■ **Article**
━━━━━━━━━━

Goal: Make Atari zoo presets benchmark-aware by automatically injecting manifest protocol and score-normalization defaults into resolved training configs, and extend the zoo report with aggregate multi-run summaries.
Architecture: Keep the existing preset files as lightweight launch aliases, but when load_config(...) resolves a zoo preset it should also discover the sibling benchmark.yaml, merge protocol defaults into env_kwargs.training / env_kwargs.evaluation, and merge manifest benchmark metadata into benchmark while preserving explicit config overrides. Extend benchmark normalization to resolve named score references such as atari_breakout_reference, then update the zoo report to consume run metadata and print both per-run lines and grouped aggregate summaries.
Tech Stack: Python 3.10+, YAML manifests, existing TrainConfig loader, benchmark utilities, pytest.
Task 1: Add failing tests for manifest defaults and score references¶
Files: - Modify: tests/test_benchmarking.py - Modify: tests/test_zoo_presets.py - Modify: tests/test_cli.py
Step 1: Write the failing tests - Add a benchmark utility test proving score_normalization.source: atari_breakout_reference resolves to explicit random/human scores. - Add a zoo preset loading test proving load_config("zoo/atari/dqn_breakout.yaml") injects: - benchmark suite / preset / protocol metadata - score-normalization defaults - evaluation protocol overrides such as sticky-action evaluation - Add a zoo report test with multiple seeds that checks the new aggregate summary line.

━━━━━━━━━━

■ **Dataset excerpts**

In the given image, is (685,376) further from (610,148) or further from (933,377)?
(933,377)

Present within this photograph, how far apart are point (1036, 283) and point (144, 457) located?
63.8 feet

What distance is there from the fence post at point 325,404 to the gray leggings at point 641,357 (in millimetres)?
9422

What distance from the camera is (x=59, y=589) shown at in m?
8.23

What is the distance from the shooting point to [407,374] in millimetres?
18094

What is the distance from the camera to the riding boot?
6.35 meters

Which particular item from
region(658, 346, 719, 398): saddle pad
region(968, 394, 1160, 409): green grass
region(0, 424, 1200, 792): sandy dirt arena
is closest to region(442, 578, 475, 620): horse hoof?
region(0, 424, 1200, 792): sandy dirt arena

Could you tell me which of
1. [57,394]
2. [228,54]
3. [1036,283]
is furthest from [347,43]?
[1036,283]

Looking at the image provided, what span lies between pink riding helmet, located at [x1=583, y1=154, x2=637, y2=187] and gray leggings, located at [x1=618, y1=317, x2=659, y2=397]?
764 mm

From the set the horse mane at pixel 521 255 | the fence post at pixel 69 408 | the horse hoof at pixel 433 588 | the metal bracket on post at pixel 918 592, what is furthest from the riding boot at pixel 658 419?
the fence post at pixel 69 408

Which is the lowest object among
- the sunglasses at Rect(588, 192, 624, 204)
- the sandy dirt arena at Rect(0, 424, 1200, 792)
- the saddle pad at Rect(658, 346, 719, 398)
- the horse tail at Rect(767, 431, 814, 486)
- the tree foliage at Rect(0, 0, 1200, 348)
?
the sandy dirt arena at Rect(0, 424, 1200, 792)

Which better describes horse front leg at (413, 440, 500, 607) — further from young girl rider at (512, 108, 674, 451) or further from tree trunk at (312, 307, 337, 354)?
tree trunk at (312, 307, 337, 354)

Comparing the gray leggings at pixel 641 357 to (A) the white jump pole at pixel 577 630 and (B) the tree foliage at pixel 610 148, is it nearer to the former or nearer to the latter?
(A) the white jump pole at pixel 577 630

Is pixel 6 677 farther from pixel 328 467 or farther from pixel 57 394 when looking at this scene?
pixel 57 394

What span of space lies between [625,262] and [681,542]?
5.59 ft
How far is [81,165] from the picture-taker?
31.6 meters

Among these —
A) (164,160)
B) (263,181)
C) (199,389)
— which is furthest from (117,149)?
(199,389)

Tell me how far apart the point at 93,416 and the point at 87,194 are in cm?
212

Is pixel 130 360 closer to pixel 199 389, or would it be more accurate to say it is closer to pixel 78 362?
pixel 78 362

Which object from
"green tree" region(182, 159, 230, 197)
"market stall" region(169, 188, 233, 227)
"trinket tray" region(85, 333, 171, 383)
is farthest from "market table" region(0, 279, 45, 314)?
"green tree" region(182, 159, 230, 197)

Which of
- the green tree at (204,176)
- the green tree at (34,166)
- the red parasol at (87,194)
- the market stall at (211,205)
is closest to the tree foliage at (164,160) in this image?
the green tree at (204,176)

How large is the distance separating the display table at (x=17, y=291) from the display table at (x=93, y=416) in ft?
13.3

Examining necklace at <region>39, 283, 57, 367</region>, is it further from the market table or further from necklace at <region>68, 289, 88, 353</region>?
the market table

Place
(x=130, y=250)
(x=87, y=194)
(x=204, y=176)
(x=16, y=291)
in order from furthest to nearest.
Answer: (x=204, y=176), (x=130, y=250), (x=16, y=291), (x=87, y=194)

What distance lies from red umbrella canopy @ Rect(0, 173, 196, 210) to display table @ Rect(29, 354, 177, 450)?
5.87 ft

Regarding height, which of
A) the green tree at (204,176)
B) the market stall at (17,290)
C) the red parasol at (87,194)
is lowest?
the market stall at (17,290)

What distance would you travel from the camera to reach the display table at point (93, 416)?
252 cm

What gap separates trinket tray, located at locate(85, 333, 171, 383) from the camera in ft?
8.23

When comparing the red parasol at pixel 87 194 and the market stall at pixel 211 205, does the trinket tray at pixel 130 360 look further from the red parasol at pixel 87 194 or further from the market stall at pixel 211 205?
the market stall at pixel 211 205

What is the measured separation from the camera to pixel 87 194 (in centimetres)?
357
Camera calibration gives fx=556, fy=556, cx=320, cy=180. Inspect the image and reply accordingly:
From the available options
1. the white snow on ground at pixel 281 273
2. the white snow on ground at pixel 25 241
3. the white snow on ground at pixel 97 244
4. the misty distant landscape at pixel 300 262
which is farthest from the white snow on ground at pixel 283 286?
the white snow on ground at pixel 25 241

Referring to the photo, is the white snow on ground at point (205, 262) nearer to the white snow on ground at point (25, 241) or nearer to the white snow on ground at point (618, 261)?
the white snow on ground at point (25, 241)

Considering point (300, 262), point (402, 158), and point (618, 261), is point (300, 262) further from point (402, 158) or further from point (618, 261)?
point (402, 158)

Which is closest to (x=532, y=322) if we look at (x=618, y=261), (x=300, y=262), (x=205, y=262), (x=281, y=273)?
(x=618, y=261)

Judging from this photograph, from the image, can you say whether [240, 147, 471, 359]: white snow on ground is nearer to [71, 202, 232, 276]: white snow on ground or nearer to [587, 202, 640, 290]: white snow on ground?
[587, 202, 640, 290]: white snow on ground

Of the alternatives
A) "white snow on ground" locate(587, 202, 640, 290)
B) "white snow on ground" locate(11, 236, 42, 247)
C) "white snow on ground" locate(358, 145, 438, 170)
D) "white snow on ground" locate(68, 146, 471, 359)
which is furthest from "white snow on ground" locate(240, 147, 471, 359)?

━━━━━━━━━━

■ **Set task 1**
In the Atari zoo plan, give the passage from "Goal: Make Atari" to "aggregate multi-run summaries." again, swapping "aggregate" for "combined".
■ **Set task 2**
Turn the paragraph of the Atari zoo plan that begins "Architecture: Keep the existing" into a short bulleted list that keeps its main facts.

■ **Result 1**
Goal: Make Atari zoo presets benchmark-aware by automatically injecting manifest protocol and score-normalization defaults into resolved training configs, and extend the zoo report with combined multi-run summaries.

■ **Result 2**
- Keep the existing preset files as lightweight launch aliases.
- When load_config(...) resolves a zoo preset, also discover the sibling benchmark.yaml.
- Merge protocol defaults into env_kwargs.training / env_kwargs.evaluation, and merge manifest benchmark metadata into benchmark, while preserving explicit config overrides.
- Extend benchmark normalization to resolve named score references such as atari_breakout_reference.
- Update the zoo report to consume run metadata and print both per-run lines and grouped aggregate summaries.